What Encryption Does Not Protect

Encryption does not protect against attackers who compromise the systems that hold the decryption keys. An attacker with domain administrator privileges in a Windows environment can access the BitLocker recovery keys stored in Active Directory and decrypt any laptop in the fleet. An attacker who compromises the application can access data after it has been decrypted for processing — the application sees plaintext because it must to function. Ransomware does not defeat encryption; it adds another layer of encryption on top of existing data, making the attacker the new keyholder.

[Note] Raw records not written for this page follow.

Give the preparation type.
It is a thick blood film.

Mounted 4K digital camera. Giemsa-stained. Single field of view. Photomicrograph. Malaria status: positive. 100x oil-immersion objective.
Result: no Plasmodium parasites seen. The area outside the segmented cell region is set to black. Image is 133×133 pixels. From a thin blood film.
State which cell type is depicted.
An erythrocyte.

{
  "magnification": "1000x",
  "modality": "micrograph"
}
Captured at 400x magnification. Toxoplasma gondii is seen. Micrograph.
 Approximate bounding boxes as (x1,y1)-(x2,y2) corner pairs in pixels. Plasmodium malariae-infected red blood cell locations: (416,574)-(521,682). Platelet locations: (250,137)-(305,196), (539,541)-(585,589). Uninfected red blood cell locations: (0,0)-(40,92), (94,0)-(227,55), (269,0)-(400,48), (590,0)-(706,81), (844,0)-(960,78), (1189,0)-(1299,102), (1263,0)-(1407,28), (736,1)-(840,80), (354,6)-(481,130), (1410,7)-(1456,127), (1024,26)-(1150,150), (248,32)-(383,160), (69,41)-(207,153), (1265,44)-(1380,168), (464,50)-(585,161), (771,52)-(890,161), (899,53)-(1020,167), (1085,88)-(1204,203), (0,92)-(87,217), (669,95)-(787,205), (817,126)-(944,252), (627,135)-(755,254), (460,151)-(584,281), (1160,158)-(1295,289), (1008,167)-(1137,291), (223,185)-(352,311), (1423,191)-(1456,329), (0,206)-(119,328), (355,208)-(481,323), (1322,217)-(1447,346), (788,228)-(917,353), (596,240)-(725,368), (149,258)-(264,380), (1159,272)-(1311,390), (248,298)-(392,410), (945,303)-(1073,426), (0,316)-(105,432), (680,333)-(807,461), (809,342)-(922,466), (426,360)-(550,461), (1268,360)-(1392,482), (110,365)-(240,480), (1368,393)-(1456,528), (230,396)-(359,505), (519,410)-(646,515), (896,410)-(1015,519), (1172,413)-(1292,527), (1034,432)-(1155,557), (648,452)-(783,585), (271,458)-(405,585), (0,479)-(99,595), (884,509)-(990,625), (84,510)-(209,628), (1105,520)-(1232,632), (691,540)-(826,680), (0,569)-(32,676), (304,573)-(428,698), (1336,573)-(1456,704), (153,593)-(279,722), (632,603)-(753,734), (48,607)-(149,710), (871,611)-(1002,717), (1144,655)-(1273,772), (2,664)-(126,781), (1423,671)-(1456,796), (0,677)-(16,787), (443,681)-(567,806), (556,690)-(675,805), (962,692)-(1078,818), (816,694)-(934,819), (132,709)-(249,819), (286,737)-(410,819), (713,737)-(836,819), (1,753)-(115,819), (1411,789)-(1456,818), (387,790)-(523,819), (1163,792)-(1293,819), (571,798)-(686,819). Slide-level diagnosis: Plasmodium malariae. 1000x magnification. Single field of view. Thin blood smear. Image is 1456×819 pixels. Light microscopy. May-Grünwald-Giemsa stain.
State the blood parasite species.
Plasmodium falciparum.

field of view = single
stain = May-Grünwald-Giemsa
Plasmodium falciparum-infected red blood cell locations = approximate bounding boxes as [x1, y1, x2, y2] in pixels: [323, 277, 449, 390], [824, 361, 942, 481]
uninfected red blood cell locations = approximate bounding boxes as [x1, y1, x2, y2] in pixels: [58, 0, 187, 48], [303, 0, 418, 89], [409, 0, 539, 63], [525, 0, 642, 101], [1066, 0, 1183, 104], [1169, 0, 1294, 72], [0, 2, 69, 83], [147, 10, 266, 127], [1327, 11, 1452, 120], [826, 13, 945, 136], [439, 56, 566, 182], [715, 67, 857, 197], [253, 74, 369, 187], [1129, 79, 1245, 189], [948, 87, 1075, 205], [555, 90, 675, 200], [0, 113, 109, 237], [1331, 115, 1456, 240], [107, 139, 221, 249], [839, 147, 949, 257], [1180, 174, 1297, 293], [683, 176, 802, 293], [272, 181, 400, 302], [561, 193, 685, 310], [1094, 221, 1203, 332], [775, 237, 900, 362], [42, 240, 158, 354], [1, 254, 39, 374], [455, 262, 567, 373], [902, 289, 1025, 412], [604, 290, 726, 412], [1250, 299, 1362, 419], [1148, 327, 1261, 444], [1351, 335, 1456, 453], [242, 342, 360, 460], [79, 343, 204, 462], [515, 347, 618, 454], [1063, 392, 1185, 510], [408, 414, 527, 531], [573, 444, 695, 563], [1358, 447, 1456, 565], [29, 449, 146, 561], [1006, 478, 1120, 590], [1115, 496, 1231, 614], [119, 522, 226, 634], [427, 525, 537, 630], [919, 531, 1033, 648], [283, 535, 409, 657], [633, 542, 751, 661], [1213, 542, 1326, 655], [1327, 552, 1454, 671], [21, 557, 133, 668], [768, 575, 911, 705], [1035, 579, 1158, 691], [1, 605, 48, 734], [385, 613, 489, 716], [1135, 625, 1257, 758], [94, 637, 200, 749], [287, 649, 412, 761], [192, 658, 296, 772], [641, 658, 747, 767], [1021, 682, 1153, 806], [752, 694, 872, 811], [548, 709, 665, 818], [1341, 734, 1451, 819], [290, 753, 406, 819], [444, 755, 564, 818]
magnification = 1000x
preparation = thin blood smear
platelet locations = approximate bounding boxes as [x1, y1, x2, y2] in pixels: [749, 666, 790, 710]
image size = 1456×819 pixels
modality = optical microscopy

Key Management: The Critical Weakness

The security of encrypted data depends entirely on the security of the encryption keys. Encrypting data with a key stored in the same location as the data provides minimal protection. Key management systems — hardware security modules (HSMs) for on-premises environments and cloud key management services like AWS KMS and Azure Key Vault for cloud environments — provide the secure key storage, access control, and audit logging that make encryption operationally meaningful rather than theatrical.

Real-World Example: Anthem Health Breach — 78 Million Records, No Encryption

The 2015 Anthem health insurance breach exposed 78.8 million records — names, Social Security numbers, dates of birth, addresses, employment information, and income data. The attacker gained access through compromised credentials and extracted data from Anthem's data warehouse. The data was not encrypted at rest. Anthem's position was that encryption was not required by HIPAA for data warehouse environments — technically accurate. The breach cost Anthem $115 million in settlements and established the precedent that reasonable data security expectations extend beyond minimum compliance requirements. Had the data warehouse been encrypted with properly managed keys, the exfiltrated data would have been unreadable ciphertext rather than 78.8 million usable identity records.